Selected passage |
____________________

- Born: January 30, 1992 (age 34) Kitami, Hokkaido

Team
- Curling club: Sapporo CC, Sapporo

Curling career
- Member Association: Japan
- World Championship appearances: 3 (2015, 2021, 2025)
- Pacific-Asia Championship appearances: 2 (2014, 2021)
- Olympic appearances: 1 (2026)

Medal record
Women's curling
Representing Japan
Pacific-Asia Championships
| Gold medal – first place | 2021 Almaty |  |
| Bronze medal – third place | 2014 Kariuzawa |  |
World Junior Championships
| Bronze medal – third place | 2013 Sochi |  |
Pacific-Asia Junior Championships
| Gold medal – first place | 2011 Naseby |  |
| Gold medal – first place | 2012 Jeonju City |  |
| Gold medal – first place | 2013 Tokoro |  |
| Silver medal – second place | 2006 Beijing |  |
Representing Hokkaido
Japan Curling Championships
| Gold medal – first place | 2015 Tokoro |  |
| Gold medal – first place | 2021 Wakkanai |  |
| Gold medal – first place | 2025 Yokohama |  |
| Silver medal – second place | 2010 Tokoro |  |
| Silver medal – second place | 2018 Nayoro |  |
| Bronze medal – third place | 2008 Karuizawa |  |
| Bronze medal – third place | 2013 Sapporo |  |
| Bronze medal – third place | 2016 Aomori |  |
| Bronze medal – third place | 2019 Sapporo |  |
| Bronze medal – third place | 2020 Karuizawa |  |
| Bronze medal – third place | 2026 Yokohama |  |

= Sayaka Yoshimura =

Japanese curler (born 1992)

Sayaka Yoshimura (吉村 紗也香, Yoshimura Sayaka) is a retired Japanese curler from Sapporo, Hokkaido. She was the skip of the FORTIUS curling team from 2018 to 2026 and won the Japan Curling Championships in 2015, 2021 and 2025. At the international level, she has represented Japan three times at the World Women's Curling Championship (, ) and two Pacific-Asia Curling Championships in and , winning the gold medal in 2021.

==Career==
===Juniors===
Yoshimura made her international debut for Japan at the 2006 Pacific Junior Curling Championships, playing lead for Team Japan, skipped by Megumi Kobayashi. They would win a silver medal after losing in the final to China's Wang Bingyu. In 2009, her junior team competed in the qualification round for the 2010 Winter Olympics, but lost in the first round to Team Nagano. Yoshimura did not return to the Pacific Juniors until 2011, when she skipped Japan to a gold medal at the 2011 Pacific Junior Curling Championships, qualifying her nation for the 2011 World Junior Curling Championships. There, she led Japan to a 3–6 record, finishing in eighth place. Also during the 2010–11 season, she skipped Japan at the 2011 Winter Universiade. There, she led her team to a 6–3 round robin record, qualifying for the playoffs. They then lost both of their playoff games, settling for fourth.

____________________

Prompt A | In the profile of Sayaka Yoshimura, who skipped Team Japan when Yoshimura played lead at the 2006 Pacific Junior Curling Championships?
Prompt B | List every year and location where the profile of Sayaka Yoshimura records her winning a bronze medal at the Japan Curling Championships.
Prompt C | Retype everything in the profile of Sayaka Yoshimura from "- Born: January" down to "appearances: 1 (2026)".

Data provided |
____________________

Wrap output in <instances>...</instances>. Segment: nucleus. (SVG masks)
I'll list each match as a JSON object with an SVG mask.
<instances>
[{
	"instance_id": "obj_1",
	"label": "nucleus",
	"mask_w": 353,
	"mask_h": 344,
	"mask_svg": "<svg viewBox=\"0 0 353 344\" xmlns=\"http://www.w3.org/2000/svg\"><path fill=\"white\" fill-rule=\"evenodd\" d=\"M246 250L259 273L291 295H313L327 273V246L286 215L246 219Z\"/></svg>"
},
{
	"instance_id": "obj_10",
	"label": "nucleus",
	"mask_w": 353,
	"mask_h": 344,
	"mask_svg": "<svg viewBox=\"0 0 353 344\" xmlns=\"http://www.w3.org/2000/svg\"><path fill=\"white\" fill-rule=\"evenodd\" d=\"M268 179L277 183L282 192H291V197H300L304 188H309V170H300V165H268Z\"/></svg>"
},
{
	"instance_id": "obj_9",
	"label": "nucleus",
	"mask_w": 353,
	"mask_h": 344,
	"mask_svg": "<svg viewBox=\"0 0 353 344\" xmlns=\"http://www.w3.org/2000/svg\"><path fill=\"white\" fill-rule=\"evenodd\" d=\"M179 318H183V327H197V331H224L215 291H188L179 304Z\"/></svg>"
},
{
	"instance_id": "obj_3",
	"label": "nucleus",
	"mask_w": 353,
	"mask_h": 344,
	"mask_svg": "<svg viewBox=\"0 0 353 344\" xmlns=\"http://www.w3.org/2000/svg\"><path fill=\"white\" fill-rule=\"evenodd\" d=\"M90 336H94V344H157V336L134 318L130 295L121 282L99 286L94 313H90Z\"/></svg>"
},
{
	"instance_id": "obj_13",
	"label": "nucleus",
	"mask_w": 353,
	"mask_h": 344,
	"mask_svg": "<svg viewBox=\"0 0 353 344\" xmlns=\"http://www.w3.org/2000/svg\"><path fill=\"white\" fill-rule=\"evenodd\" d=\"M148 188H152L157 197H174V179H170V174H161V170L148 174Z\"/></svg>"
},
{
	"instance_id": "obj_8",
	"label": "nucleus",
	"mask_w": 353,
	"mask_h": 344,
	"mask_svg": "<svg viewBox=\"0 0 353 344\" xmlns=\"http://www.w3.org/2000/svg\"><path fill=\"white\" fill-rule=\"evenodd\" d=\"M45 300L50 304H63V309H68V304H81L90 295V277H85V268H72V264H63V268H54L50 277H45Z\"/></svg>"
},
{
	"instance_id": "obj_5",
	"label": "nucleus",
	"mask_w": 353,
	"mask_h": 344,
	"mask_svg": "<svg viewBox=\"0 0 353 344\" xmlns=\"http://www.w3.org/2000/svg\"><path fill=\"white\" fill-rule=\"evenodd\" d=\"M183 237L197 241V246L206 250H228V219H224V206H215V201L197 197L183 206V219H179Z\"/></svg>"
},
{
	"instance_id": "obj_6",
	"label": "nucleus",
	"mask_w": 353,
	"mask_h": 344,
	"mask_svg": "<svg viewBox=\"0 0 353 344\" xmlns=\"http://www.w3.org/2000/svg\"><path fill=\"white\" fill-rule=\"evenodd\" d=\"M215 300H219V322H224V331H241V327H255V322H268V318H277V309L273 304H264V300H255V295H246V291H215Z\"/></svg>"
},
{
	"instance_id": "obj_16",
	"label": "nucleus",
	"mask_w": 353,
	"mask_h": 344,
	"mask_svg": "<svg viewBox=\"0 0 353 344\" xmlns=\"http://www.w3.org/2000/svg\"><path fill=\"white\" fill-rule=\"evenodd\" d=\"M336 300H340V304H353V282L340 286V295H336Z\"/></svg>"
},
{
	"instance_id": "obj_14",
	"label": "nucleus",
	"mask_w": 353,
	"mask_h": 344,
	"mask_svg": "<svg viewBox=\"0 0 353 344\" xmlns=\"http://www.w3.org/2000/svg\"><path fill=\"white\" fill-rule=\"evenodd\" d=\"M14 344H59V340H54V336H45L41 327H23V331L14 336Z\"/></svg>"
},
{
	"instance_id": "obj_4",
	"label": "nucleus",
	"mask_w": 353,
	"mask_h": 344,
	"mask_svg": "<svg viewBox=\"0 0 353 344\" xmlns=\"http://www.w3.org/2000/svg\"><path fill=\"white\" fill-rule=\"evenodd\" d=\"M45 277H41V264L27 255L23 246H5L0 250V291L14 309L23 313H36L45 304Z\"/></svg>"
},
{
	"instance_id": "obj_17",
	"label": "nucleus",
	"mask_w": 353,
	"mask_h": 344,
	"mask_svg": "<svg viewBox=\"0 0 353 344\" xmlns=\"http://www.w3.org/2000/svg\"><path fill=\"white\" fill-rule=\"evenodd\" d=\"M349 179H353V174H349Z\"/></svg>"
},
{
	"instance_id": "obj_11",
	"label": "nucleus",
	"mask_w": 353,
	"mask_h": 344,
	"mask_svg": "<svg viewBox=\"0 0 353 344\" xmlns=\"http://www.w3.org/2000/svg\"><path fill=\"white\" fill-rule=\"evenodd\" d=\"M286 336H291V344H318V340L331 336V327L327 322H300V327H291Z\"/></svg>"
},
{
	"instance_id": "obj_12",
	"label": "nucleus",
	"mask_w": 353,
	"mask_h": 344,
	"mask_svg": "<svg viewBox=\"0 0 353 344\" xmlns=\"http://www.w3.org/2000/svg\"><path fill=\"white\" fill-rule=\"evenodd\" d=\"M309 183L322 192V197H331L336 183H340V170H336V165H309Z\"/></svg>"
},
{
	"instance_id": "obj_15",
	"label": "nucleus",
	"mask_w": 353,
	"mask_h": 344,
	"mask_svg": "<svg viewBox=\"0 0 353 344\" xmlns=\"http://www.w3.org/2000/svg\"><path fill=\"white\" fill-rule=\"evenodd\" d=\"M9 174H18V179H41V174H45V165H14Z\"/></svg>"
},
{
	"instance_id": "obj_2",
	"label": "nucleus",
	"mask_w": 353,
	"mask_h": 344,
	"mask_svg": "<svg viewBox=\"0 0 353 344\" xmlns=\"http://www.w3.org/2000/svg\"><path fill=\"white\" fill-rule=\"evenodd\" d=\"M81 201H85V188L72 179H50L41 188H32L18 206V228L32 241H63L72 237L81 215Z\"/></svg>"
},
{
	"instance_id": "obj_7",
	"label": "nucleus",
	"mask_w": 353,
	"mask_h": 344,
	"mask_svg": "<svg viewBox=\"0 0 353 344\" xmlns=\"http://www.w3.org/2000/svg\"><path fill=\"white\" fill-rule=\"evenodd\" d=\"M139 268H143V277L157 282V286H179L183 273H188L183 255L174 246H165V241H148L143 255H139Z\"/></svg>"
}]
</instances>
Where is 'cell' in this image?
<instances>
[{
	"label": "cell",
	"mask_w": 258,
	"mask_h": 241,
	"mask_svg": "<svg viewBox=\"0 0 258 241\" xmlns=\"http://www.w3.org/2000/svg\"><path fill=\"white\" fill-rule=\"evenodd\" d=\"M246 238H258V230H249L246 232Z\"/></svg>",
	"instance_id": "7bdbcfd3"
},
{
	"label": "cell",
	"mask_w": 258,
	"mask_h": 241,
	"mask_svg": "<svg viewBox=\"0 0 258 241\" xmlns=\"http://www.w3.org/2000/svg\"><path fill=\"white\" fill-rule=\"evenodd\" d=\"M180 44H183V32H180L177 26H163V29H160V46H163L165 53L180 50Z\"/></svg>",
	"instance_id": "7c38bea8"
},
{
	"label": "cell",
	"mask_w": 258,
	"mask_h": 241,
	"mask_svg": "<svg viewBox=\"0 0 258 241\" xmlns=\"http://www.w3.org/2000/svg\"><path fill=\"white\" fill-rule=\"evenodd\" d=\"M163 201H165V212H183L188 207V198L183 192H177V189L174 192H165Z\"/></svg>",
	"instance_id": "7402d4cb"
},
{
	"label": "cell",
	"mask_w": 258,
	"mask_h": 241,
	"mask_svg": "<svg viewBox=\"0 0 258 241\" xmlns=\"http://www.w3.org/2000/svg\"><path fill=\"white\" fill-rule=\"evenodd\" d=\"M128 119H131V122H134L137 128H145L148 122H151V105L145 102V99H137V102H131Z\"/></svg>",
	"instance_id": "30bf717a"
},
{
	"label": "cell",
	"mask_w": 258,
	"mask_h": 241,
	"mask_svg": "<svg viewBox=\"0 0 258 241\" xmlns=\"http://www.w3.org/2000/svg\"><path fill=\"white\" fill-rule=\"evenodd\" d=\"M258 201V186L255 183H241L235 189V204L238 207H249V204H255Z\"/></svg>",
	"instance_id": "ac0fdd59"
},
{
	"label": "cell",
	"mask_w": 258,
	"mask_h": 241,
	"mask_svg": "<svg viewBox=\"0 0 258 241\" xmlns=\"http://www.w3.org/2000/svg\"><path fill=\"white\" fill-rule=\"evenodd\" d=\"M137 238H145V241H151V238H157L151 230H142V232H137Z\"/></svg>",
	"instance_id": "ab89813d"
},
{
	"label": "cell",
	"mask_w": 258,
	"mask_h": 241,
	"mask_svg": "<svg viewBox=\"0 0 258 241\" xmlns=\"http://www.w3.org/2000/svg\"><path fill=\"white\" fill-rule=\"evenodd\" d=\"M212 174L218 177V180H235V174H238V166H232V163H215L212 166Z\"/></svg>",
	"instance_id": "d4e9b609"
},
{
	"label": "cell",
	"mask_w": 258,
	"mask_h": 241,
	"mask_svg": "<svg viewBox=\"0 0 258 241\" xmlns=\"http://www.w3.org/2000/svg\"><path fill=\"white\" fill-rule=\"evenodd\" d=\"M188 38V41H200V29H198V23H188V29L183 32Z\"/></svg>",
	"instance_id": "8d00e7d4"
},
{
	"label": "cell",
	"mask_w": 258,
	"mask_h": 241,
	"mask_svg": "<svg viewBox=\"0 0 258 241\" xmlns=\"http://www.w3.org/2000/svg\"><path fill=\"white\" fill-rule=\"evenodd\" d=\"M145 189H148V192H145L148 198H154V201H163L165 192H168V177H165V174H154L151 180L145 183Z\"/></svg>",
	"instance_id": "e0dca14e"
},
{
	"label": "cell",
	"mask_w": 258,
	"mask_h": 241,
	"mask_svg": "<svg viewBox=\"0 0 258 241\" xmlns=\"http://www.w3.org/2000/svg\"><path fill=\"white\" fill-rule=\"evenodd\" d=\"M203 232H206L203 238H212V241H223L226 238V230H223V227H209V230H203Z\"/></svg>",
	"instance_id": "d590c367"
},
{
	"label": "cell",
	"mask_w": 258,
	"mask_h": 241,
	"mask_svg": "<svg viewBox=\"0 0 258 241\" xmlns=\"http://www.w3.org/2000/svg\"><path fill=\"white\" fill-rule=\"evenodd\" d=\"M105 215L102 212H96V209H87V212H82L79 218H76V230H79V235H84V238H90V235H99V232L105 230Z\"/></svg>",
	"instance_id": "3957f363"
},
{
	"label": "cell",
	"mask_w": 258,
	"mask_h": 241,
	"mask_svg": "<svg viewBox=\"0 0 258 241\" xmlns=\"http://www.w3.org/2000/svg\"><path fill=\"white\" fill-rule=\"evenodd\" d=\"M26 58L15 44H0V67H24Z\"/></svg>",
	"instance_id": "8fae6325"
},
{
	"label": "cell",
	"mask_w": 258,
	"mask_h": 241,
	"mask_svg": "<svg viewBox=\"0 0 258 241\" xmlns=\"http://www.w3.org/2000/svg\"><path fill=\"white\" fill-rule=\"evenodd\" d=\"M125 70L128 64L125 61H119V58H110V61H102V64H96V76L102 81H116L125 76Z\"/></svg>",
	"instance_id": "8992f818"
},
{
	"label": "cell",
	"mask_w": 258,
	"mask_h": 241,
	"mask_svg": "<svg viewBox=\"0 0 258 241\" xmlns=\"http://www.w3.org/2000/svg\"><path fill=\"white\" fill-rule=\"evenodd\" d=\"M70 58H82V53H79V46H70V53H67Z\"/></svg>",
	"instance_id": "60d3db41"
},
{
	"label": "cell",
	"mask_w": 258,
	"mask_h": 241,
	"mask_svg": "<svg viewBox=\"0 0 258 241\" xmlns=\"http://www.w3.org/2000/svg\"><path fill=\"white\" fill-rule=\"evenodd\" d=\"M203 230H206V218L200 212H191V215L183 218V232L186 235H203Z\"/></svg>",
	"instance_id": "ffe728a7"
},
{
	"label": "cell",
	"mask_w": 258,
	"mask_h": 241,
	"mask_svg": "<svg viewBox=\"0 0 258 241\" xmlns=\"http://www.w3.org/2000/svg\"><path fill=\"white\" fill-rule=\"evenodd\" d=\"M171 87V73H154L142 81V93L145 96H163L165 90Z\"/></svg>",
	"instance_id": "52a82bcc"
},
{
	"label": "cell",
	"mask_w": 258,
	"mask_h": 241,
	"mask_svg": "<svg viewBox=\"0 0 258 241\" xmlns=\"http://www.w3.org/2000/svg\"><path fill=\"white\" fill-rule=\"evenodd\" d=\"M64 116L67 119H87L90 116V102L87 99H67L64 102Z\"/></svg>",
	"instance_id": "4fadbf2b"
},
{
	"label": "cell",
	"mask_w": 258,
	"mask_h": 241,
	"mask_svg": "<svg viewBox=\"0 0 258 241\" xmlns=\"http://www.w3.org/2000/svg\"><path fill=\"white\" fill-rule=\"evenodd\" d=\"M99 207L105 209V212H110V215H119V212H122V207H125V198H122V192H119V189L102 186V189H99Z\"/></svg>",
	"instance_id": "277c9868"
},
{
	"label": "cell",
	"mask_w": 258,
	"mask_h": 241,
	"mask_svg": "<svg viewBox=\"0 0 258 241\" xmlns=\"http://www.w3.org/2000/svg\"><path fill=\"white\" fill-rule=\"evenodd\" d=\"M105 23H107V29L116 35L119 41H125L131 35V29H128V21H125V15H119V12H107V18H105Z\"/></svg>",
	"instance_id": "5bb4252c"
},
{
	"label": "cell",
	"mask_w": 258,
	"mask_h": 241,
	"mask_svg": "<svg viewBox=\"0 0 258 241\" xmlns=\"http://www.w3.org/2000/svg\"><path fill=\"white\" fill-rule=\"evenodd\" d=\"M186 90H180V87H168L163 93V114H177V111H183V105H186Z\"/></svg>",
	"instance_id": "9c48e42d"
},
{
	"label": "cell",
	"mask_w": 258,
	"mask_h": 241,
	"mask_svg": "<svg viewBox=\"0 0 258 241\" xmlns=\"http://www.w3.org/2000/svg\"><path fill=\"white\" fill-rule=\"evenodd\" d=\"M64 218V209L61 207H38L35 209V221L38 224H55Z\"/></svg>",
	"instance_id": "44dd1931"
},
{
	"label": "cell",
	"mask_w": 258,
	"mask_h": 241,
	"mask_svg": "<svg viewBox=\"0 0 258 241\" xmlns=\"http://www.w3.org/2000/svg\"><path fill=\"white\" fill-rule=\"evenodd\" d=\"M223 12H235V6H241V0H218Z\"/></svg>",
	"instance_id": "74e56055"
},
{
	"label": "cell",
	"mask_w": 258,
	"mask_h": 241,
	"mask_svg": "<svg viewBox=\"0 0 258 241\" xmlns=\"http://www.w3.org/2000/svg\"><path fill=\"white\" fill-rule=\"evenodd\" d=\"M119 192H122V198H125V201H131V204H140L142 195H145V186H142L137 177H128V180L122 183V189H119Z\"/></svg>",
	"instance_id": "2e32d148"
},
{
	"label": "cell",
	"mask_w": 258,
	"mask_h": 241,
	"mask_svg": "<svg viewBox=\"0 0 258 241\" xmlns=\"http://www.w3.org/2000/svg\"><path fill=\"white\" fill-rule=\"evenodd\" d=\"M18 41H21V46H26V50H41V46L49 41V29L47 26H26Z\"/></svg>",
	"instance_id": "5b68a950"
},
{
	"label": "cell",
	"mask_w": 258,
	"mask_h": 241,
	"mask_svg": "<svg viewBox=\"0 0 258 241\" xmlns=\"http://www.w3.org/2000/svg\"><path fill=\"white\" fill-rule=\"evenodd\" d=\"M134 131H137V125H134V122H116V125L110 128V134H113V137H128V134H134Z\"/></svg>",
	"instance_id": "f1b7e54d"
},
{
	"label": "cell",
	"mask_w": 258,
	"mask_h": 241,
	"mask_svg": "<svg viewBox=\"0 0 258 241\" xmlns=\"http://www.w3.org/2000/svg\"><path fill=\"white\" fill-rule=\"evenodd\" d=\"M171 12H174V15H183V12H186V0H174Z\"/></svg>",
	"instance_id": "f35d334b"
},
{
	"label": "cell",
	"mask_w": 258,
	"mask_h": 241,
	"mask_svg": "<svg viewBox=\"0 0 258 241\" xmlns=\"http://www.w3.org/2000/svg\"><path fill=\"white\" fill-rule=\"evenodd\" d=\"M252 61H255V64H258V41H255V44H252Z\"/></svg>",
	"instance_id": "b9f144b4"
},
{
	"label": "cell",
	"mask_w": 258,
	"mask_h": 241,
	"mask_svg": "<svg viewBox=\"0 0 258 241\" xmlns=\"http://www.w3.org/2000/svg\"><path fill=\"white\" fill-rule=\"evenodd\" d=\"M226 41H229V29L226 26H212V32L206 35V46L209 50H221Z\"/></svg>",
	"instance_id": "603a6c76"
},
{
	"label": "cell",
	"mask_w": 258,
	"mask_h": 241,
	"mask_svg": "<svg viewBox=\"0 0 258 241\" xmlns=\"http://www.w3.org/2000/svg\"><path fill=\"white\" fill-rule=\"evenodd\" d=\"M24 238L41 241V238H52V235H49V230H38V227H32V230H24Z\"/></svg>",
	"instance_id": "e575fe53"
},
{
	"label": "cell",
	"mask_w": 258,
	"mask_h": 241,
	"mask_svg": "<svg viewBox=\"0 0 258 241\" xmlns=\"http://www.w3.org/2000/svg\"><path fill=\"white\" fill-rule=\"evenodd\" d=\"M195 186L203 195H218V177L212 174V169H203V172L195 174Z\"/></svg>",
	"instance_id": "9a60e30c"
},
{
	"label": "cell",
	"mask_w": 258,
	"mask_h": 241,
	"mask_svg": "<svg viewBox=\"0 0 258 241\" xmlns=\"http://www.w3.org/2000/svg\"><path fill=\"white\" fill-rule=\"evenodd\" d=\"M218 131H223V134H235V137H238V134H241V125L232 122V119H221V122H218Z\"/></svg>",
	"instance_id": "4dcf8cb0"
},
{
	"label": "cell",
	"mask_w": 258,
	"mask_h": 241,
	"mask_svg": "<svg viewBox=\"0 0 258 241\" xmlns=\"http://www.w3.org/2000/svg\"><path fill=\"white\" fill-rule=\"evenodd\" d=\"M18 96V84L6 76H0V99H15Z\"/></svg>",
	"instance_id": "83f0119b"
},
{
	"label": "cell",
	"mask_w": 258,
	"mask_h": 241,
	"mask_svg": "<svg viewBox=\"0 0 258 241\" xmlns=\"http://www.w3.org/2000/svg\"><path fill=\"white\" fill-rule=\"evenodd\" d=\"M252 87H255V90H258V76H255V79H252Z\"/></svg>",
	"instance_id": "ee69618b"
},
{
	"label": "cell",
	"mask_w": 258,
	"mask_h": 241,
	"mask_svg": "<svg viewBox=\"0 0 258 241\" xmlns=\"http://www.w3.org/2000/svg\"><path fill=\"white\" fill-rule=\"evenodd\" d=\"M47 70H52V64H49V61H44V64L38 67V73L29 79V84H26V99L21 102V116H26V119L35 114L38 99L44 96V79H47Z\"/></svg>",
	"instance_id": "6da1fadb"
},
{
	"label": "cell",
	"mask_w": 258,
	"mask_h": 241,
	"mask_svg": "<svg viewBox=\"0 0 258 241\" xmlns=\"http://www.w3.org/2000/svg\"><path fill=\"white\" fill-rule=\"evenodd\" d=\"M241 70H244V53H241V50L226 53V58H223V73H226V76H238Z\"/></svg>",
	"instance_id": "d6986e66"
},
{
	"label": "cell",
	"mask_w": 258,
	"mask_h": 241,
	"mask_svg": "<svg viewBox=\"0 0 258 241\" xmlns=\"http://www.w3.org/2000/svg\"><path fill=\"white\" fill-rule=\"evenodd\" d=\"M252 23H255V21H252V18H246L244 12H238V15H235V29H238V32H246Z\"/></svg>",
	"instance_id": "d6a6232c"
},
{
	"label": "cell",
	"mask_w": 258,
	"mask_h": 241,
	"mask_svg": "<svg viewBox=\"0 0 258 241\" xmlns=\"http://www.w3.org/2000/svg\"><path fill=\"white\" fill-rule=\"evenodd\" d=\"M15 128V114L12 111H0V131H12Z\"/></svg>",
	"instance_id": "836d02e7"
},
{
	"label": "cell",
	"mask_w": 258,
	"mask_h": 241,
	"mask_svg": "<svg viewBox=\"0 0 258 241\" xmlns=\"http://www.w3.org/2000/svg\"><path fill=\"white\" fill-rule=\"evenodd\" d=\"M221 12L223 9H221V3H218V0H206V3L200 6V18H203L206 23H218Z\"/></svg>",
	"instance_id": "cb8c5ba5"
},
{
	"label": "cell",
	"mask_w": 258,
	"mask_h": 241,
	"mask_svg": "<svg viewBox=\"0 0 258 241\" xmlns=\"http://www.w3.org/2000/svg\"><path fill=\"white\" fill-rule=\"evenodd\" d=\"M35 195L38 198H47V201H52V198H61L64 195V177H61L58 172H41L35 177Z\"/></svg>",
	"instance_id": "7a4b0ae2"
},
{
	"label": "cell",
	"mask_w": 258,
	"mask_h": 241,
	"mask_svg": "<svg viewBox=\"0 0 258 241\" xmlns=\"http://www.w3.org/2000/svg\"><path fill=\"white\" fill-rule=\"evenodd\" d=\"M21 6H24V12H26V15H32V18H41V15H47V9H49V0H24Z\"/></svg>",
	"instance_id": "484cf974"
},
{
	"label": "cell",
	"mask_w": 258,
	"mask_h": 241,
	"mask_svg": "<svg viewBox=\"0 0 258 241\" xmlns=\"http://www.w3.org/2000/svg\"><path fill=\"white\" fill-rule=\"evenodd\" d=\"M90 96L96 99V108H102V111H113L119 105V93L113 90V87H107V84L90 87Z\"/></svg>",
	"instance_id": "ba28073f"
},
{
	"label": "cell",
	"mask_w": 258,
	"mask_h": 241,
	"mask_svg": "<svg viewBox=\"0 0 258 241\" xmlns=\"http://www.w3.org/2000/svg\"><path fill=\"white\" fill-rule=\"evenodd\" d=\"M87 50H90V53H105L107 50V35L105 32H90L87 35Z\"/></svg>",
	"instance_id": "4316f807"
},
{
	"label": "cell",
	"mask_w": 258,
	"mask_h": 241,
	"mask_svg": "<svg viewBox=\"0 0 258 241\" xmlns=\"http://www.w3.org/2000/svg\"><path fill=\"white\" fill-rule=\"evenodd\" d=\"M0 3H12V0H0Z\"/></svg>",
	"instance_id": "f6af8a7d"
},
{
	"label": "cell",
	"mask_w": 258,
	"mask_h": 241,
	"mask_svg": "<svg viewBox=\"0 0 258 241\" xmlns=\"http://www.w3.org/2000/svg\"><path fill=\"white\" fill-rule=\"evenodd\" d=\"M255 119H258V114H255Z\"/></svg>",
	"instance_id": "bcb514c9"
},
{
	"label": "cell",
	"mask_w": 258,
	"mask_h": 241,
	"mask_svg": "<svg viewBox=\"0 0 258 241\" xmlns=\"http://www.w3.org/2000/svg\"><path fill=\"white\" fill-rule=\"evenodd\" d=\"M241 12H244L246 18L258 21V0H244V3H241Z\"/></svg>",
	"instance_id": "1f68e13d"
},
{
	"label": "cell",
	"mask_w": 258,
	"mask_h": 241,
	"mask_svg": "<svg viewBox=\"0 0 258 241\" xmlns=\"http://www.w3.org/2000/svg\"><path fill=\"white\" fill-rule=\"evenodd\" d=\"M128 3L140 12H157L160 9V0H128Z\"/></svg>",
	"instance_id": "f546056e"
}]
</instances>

____________________

Written answer A | Megumi Kobayashi

Written answer B |
2008 Karuizawa
2013 Sapporo
2016 Aomori
2019 Sapporo
2020 Karuizawa
2026 Yokohama

Written answer C |
- Born: January 30, 1992 (age 34) Kitami, Hokkaido

Team
- Curling club: Sapporo CC, Sapporo

Curling career
- Member Association: Japan
- World Championship appearances: 3 (2015, 2021, 2025)
- Pacific-Asia Championship appearances: 2 (2014, 2021)
- Olympic appearances: 1 (2026)